BY MIRIAM MANGWAYA
CIVIL society organisations (CSOs) have accused the ruling Zanu PF party of pushing for enactment of harsh cyber laws to hide its human rights violations and consolidate power.
Crisis in Zimbabwe Coalition (CiZC), a conglomerate of more than 80 CSOs, yesterday said the Cyber Security and Data Protection Bill sought to violate citizens’ right to privacy, freedom of speech and access to information.
The Bill passed through the Senate in July and now awaits presidential assent.
“We note with concern that Zanu PF continues to use harsh cyber laws to entrench political power at the same time coming up with a raft of measures to restrict free speech, right of privacy and access to information,” CiZC said in a statement.

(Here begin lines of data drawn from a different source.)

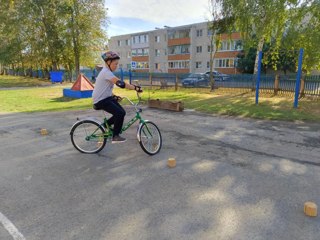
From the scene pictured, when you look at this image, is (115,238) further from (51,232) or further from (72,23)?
(72,23)

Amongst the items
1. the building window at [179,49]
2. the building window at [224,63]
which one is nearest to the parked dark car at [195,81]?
the building window at [224,63]

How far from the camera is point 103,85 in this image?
15.4 ft

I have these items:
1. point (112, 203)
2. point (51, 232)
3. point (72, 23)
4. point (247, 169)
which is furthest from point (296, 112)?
point (72, 23)

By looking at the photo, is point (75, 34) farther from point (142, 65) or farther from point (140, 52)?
point (140, 52)

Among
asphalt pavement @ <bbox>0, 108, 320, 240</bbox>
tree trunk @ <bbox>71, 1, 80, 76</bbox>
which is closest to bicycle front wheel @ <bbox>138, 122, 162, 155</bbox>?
asphalt pavement @ <bbox>0, 108, 320, 240</bbox>

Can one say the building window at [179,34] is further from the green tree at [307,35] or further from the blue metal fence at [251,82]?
the green tree at [307,35]

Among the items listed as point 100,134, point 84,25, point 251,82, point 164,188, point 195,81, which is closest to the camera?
point 164,188

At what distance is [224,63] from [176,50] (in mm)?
11761

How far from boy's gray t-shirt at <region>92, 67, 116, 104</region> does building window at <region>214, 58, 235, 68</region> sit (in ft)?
128

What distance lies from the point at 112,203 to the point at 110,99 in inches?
86.0

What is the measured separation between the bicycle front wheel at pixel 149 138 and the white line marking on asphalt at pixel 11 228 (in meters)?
2.47

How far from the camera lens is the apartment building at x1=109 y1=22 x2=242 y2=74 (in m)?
42.2

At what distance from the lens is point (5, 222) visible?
280 cm

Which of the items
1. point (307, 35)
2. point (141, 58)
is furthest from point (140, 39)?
point (307, 35)
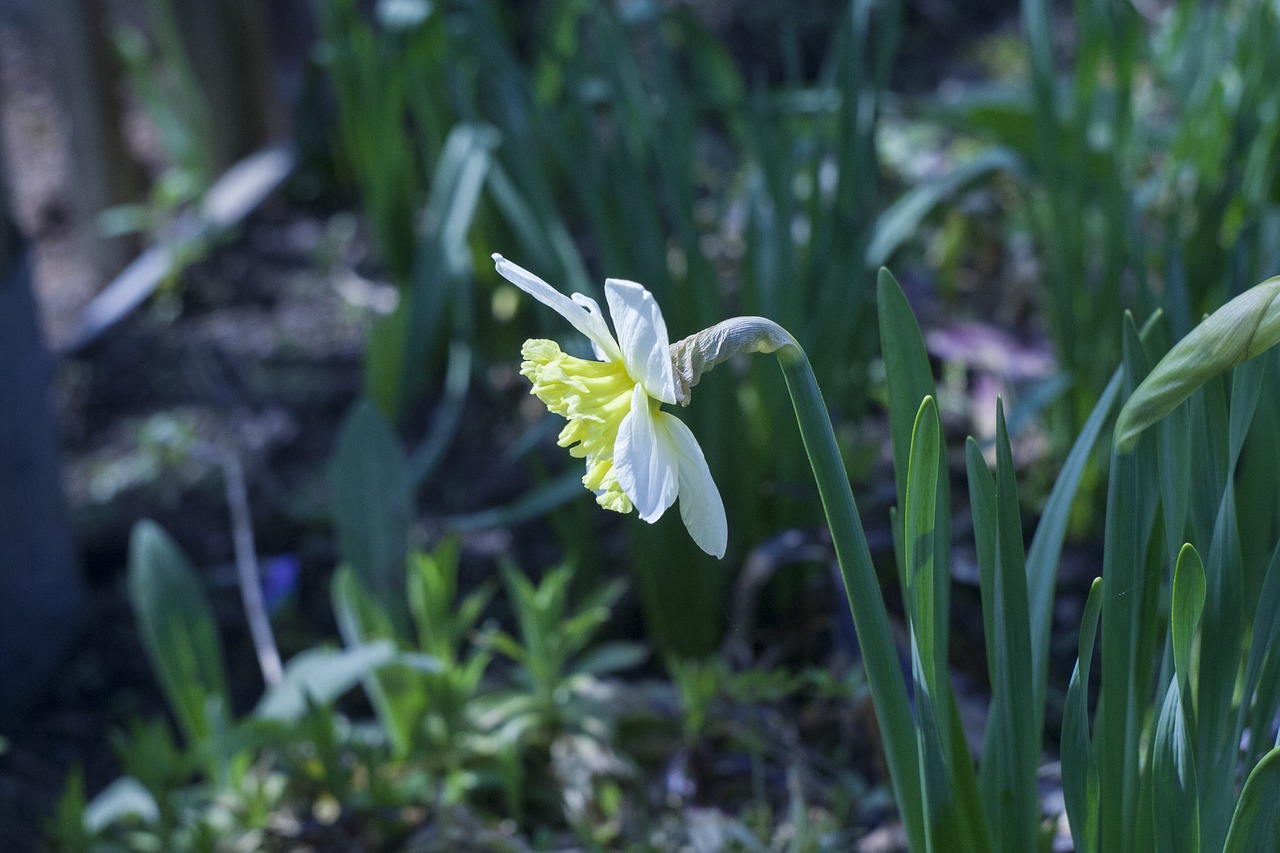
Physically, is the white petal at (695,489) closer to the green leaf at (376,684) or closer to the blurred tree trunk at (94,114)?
the green leaf at (376,684)

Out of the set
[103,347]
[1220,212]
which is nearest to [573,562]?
[1220,212]

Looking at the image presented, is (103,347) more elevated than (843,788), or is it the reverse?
(103,347)

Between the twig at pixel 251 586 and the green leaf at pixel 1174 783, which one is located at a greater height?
the green leaf at pixel 1174 783

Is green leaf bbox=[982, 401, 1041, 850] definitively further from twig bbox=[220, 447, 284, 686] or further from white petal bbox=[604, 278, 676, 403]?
twig bbox=[220, 447, 284, 686]

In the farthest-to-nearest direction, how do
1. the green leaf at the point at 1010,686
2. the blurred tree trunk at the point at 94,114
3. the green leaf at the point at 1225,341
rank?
the blurred tree trunk at the point at 94,114 < the green leaf at the point at 1010,686 < the green leaf at the point at 1225,341

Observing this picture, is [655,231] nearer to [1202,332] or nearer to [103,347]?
[1202,332]

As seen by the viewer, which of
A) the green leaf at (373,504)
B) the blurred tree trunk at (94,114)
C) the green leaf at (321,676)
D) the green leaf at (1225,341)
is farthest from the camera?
the blurred tree trunk at (94,114)

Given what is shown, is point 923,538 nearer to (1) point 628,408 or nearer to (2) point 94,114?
(1) point 628,408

“We implore Zanu PF to draw lessons from the pre-independence pledge by the then party’s spokesperson, Edson Zvobgo who said: ‘…we do not want to recreate Rhodesia where citizens get petrified in fear of the State…’. CiZC is perturbed by the fact that present-day Zanu PF is preoccupied with power retention even without legitimacy.”
But Zanu PF acting spokesperson Mike Bimha dismissed the accusations, claiming that what was passed in Parliament represented the views of the country’s majority.

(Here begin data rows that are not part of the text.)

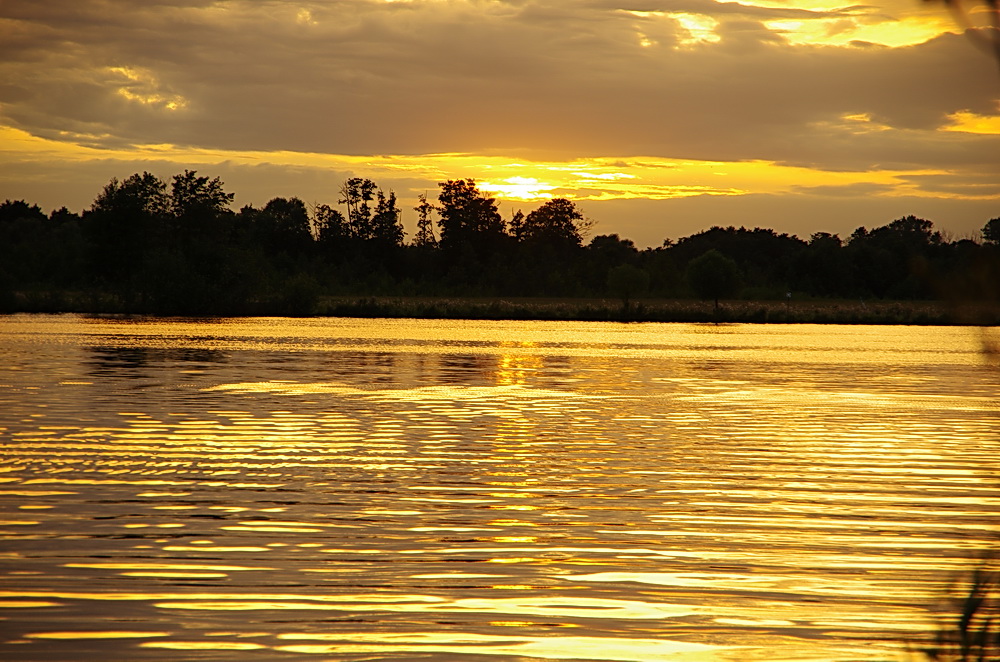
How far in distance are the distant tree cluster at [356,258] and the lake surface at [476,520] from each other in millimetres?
47702

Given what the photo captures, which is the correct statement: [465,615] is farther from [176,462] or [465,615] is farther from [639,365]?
[639,365]

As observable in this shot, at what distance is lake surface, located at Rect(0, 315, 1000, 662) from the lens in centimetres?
749

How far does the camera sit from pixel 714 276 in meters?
99.8

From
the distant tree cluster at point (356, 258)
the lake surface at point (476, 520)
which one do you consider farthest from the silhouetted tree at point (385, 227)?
the lake surface at point (476, 520)

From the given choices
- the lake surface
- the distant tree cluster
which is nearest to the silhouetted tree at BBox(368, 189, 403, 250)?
the distant tree cluster

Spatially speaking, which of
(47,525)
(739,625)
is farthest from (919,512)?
(47,525)

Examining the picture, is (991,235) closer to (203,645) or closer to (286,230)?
(203,645)

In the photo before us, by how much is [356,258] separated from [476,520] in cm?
11750

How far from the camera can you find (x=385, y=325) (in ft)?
233

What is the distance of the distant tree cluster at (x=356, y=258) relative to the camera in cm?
8300

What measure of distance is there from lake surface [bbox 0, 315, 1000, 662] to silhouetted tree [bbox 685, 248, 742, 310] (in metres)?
73.4

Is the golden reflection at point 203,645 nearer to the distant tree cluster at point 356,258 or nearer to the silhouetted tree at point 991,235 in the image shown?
the silhouetted tree at point 991,235

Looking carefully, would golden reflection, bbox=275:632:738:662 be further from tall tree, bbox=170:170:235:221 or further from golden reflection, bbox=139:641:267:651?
tall tree, bbox=170:170:235:221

“The Bill was passed in Parliament and the ruling party has no powers to challenge what was passed in Parliament,” he said.
Government earlier this week also announced that it had set up a team to monitor what people send and receive on social media, but CiZC said the move was an invasion of privacy meant to instil fear among citizens.
“CiZC has noted with concern, plans by the government to restrict freedom of speech and expression through the deployment of a cyber team to monitor citizens on social media,” CiZC said.
“The move is thus part of efforts by the government to further shrink the democratic space and violate citizens’ fundamental rights.
“Massive surveillance by the government will certainly infringe on fundamental human rights and lead to an upsurge in cases of clampdowns on pro-democracy activists.
“We are concerned that the move by the government lacks a pro-human rights approach and is essentially meant to entrench political power through snooping on citizens and clamping down on dissenting voices.”
CiZC called for an independent body to monitor activities on social media rather than making it the sole responsibility of the government.